Bernard Lamirand, Comité d’honneur national Ambroise Croizat, Silomag, n° 6, mars 2018.
Bernard Lamirand revient sur l’ordonnance du 4 octobre 1945 créant la Sécurité sociale et sur son histoire. Cette réforme de grande ampleur avait pour but d’assurer des moyens d’existence et de soins à tous les citoyens. Le Conseil National de la Résistance, le Parti communiste et la CGT en sont à l’origine, ce qui est, pour certains, un argument de plus pour défaire ce système de sécurité sociale.
Le 4 octobre 1945, l’ordonnance créant la Sécurité sociale était promulguée par le gouvernement provisoire dirigé par le Général de Gaulle.
Ambroise Croizat relata ce moment : « l’ordonnance du 4 octobre 1945, à laquelle est à juste titre, attaché le nom d’un ami qui nous est commun à tous, M. Alexandre Parodi, a été le produit d’une année de travail, au cours de laquelle des fonctionnaires, des représentants de tous les groupements et de toutes les organisations intéressées, des membres de l’Assemblée consultative provisoire, dont certains font partie de la présente Assemblée, ont associé leurs efforts pour élaborer un texte que le gouvernement de l’époque a, en définitive, consacré conformément à l’avis exprimé par 194 voix contre 1 à l’Assemblée consultative »[1].
Cette ordonnance inscrivit les véritables objectifs de la Sécurité sociale autour d’une organisation unique, d’une cotisation unique, la solidarité et la gestion des caisses par les assurés eux-mêmes et en particulier par la démocratie et l’élection des conseils d’administration des caisses.
De Gaulle ne signa pas cette ordonnance : il était en voyage en URSS.
Croizat précisa à qui appartient cette grande conquête sociale : « le plan de Sécurité sociale est une réforme d’une trop grande ampleur, d’une trop grande importance pour la population de notre pays pour que quiconque puisse en réclamer la paternité exclusive… […] Cette Sécurité sociale, née de la terrible épreuve que nous venons de traverser, appartient et doit appartenir à tous les Français et à toutes les Françaises sans considération politique, philosophique ou religieuse. C’est la terrible crise que notre pays subit depuis plusieurs générations qui lui impose ce plan national et cohérent de sécurité »[2].
Une gestion des caisses par les assurés
Il fallait dépasser une conception d’assistance sociale placée sous le contrôle de l’État, de bienfaiteurs, de congrégations religieuses, de notables et d’une petite bourgeoisie voulant en rester à ses œuvres sociales.

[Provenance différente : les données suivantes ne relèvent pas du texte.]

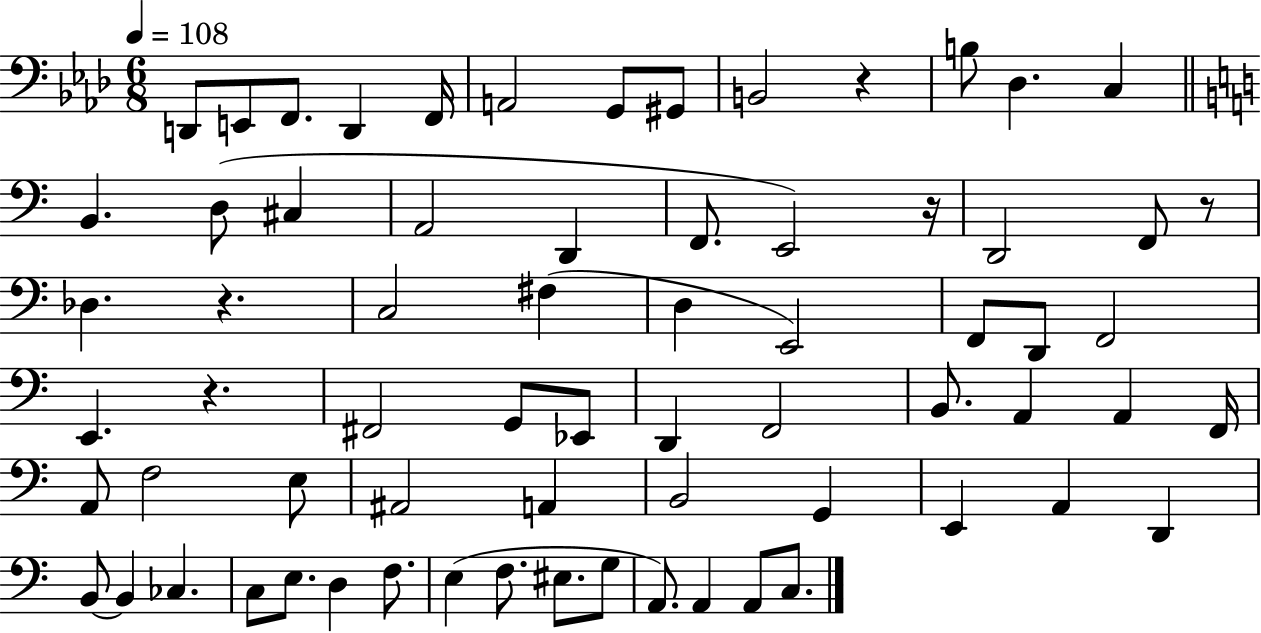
D2/e E2/e F2/e. D2/q F2/s A2/h G2/e G#2/e B2/h R/q B3/e Db3/q. C3/q B2/q. D3/e C#3/q A2/h D2/q F2/e. E2/h R/s D2/h F2/e R/e Db3/q. R/q. C3/h F#3/q D3/q E2/h F2/e D2/e F2/h E2/q. R/q. F#2/h G2/e Eb2/e D2/q F2/h B2/e. A2/q A2/q F2/s A2/e F3/h E3/e A#2/h A2/q B2/h G2/q E2/q A2/q D2/q B2/e B2/q CES3/q. C3/e E3/e. D3/q F3/e. E3/q F3/e. EIS3/e. G3/e A2/e. A2/q A2/e C3/e.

La loi sur l’Assurance sociale de 1930 préparait le futur et ébauchait ce que devrait être la Sécurité sociale. Cette loi avait donné les pleins pouvoirs à la Mutualité française, mais les inégalités persistaient et les caisses d’affinités différentes n’étaient pas sous la responsabilité des assurés eux-mêmes. La Deuxième Guerre mondiale, l’occupation de la France, le régime de Vichy, avec la charte du travail, mettaient finalement par terre cette loi de 1930.
La Sécurité sociale naissante n’avait rencontré que l’opposition de la Mutualité française qui s’estimait dépossédée et d’un patronat qui voyait se mettre en place ce qu’il avait toujours combattu, c’est-à-dire une caisse unique, obligatoire et dirigée par le monde du travail.